Calculate the chi-square test statistic.
▶️ Answer / Explanation
Step 1 — Apply the formula:
\(\displaystyle \chi^2 = \sum \frac{(O_i – E_i)^2}{E_i}\)
Step 2 — Calculate each term:
- Math: \((14 – 15)^2 / 15 = 1 / 15 \approx 0.067\)
- Science: \((18 – 15)^2 / 15 = 9 / 15 = 0.6\)
- English: \((16 – 15)^2 / 15 = 1 / 15 \approx 0.067\)
- History: \((12 – 15)^2 / 15 = 9 / 15 = 0.6\)
Step 3 — Sum the terms:
\(\chi^2 \approx 0.067 + 0.6 + 0.067 + 0.6 = 1.334\)
Step 4 — Interpretation: The chi-square statistic of 1.334 measures how much the observed counts differ from expected counts. This value can now be compared to a chi-square distribution with \(df = k – 1 = 4 – 1 = 3\) to determine if the difference is statistically significant.
P-Value for Chi-Square Goodness-of-Fit Test
P-Value for Chi-Square Goodness-of-Fit Test
The p-value is the probability of obtaining a chi-square test statistic as extreme or more extreme than the observed value, assuming the null hypothesis is true.
Steps to Determine the p-value:
- Calculate the chi-square test statistic: \(\chi^2 = \sum \dfrac{(O_i – E_i)^2}{E_i}\).
- Determine the degrees of freedom: \(df = k – 1\), where \(k\) is the number of categories.
- Use the chi-square distribution with \(df\) to find the probability that \(\chi^2 \ge \chi^2_\text{observed}\).
Interpreting the p-value:
- Small p-value (\(p \le \alpha\)) → Observed differences are unlikely under \(H_0\); reject \(H_0\).

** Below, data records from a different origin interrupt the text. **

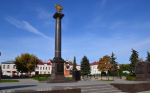 8 октября Елец отметит 19 лет со дня присвоения почётного звания «Город воинской славы»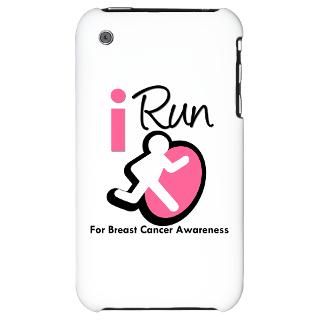 Run For Breast Cancer Awareness T Shirts : Shirts 4 Cancer Awareness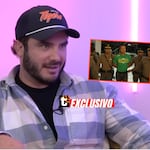 Jenko habla de su escándalo en la comisaría: “Hubo abuso de autoridad. Estuve en la carceleta un día, no se lo deseo a nadie”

- Large p-value (\(p > \alpha\)) → Observed differences are plausible under \(H_0\); fail to reject \(H_0\).
- The p-value does not measure the probability that \(H_0\) is true; it measures the probability of observing data at least as extreme assuming \(H_0\) is true.
Example
Recall the previous example: A survey of 60 students on favorite subjects gave observed counts:
- Math: 14, Science: 18, English: 16, History: 12
Expected counts: 15 each. Chi-square test statistic: \(\chi^2 = 1.334\) with \(df = 3\).
Determine and interpret the p-value for the chi-square test.
▶️ Answer / Explanation
Step 1 — Use the chi-square distribution:
We calculate \(P(\chi^2 \ge 1.334)\) using a chi-square table or software with \(df = 3\).
Step 2 — Find the p-value:
From the chi-square table, for \(\chi^2 = 1.334\) and \(df = 3\), the p-value ≈ 0.72.
Step 3 — Interpret the p-value:
- The p-value is large (0.72 > typical \(\alpha = 0.05\)), so the observed differences could easily occur by random chance.
- Fail to reject \(H_0\): There is no strong evidence that students’ preferences differ from equal proportions.
- This means the observed variation is consistent with the claimed distribution.
Justifying a Claim Based on a Chi-Square Goodness-of-Fit Test
Justifying a Claim Based on a Chi-Square Goodness-of-Fit Test
A chi-square goodness-of-fit test allows us to assess whether observed categorical data are consistent with a claimed distribution. The results can be used to justify or refute a claim about the population proportions.
Steps for Justifying a Claim:
- State hypotheses:
- \(H_0\): The population proportions are as claimed.
- \(H_a\): At least one population proportion differs from the claim.
- Check conditions: Random sample, independent observations, and expected counts ≥ 5.
- Calculate the chi-square statistic: \(\displaystyle \chi^2 = \sum \frac{(O_i – E_i)^2}{E_i}\).
- Determine the p-value: Find \(P(\chi^2 \ge \chi^2_\text{observed})\) using the chi-square distribution with \(df = k – 1\).
- Compare p-value to significance level (\(\alpha\)):
- If \(p \le \alpha\): Reject \(H_0\). There is sufficient evidence to conclude that the population does not match the claimed distribution.
- If \(p > \alpha\): Fail to reject \(H_0\). There is insufficient evidence to refute the claim; observed variation could be due to chance.
- Contextual interpretation: Always state the conclusion in terms of the population and the claim.
Notes:
- The chi-square test does not prove that the null hypothesis is true; it only assesses whether the observed data are consistent with the claimed distribution.
- A small p-value provides strong evidence against the claim, while a large p-value indicates that the claim is plausible.
Example
A candy company claims that its four-color candy packs contain equal numbers of red, green, blue, and yellow candies. A random sample of 80 candies yields:
- Red: 18
- Green: 22
- Blue: 20
- Yellow: 20
Chi-square statistic: \(\chi^2 = 0.8\), \(df = 3\), p-value ≈ 0.85.
Can we justify the company’s claim about equal proportions of candy colors?
▶️ Answer / Explanation
Step 1 — Compare p-value to significance level:
Assume \(\alpha = 0.05\). The p-value (0.85) is much larger than 0.05.
Step 2 — Decision: Fail to reject \(H_0\).
Step 3 — Contextual interpretation:
There is insufficient evidence to conclude that the proportions of candy colors differ from equal. The observed variation is consistent with random chance. Therefore, the company’s claim about equal proportions is justified based on this sample.